Daphne Maritch is going through a rough patch. She’s 31 and freshly divorced (after a whirlwind romance…and even shorter marriage). Her recently widowed father is also struggling, so, in an effort to support each other and make a fresh start, the two decide to move to New York to see what new adventures await them.
While unpacking boxes, Daphne uncovers a yearbook her late mother left to her in her will. It’s very worn, with all kinds of, hm, colorful notes written in the margins. It’s no secret that June Maritch was one of the most popular teachers at the high school where she taught many years back. In fact, this particular yearbook was even dedicated to her. But Daphne isn’t the sentimental type, so she throws it away. Unfortunately for her, it falls into the hands of her nosy neighbor (and aspiring documentary film maker) Geneva, who concludes that the yearbook is full of untapped drama and decides to further investigate June and her relationships with her former students. Drama, predictably, ensues.

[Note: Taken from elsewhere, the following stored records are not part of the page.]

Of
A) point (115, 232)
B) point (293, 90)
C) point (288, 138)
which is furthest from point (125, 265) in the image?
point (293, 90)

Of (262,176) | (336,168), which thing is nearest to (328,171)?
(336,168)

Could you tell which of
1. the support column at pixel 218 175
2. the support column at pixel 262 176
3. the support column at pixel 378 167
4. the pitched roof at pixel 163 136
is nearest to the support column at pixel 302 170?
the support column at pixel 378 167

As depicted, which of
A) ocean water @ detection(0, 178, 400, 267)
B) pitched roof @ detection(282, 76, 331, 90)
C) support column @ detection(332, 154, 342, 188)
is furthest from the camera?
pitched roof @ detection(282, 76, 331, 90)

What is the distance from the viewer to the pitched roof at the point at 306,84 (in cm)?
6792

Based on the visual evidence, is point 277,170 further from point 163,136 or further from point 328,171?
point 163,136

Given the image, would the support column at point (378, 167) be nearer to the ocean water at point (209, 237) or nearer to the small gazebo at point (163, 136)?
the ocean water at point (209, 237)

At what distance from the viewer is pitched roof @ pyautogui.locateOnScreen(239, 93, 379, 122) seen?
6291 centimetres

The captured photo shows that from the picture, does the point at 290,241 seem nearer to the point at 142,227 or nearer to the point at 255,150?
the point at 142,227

This book has such an interesting premise, and I was so looking forward to reading it. Unfortunately, between the wholly unsympathetic characters and unbelievable plot twists, I had a hard time connecting with it. I wanted to be on Daphne’s side, but man-oh-man, the girl sure can whine. Even over the smallest grievances, she works herself up into an adolescent tizzy. She’s moody, quick-tempered, and lazy, and I just couldn’t get past her unfailing ability to demonstrate a complete lack of common sense in nearly every quasi-problematic situation. Her steamy, dreamy, younger neighbor, Jeremy, admittedly does provide a refreshing foil to her predictably dramatic outbursts. I enjoyed reading the back and forth between the two of them. I only wish Jeremy had a stronger presence in the story.
There are, however, two bright and shining characters who I absolutely loved: Daphne’s father and her (now deceased) mother. Her father is grounded, sweet, and relatable. And her mother. Wow, I wish the whole book had been about her. I wanted to know more of her story, even up until the end. She comes across as smart, mysterious, beguiling. I wish I could have peeled back the layers of her life more fully.
Despite my grievances with Good Riddance, I still zipped through it in no time. It’s a light and fluffy story, and even though it didn’t deliver as well as it could have, I never considered not finishing it. This is one of those books you pick up at the airport, read for a few hours on the plane, and never think about again. It’s not a life-changing book, but it’s enjoyable in its way.
Big thank you to Edelweiss and Houghton Mifflin Harcourt for the ARC!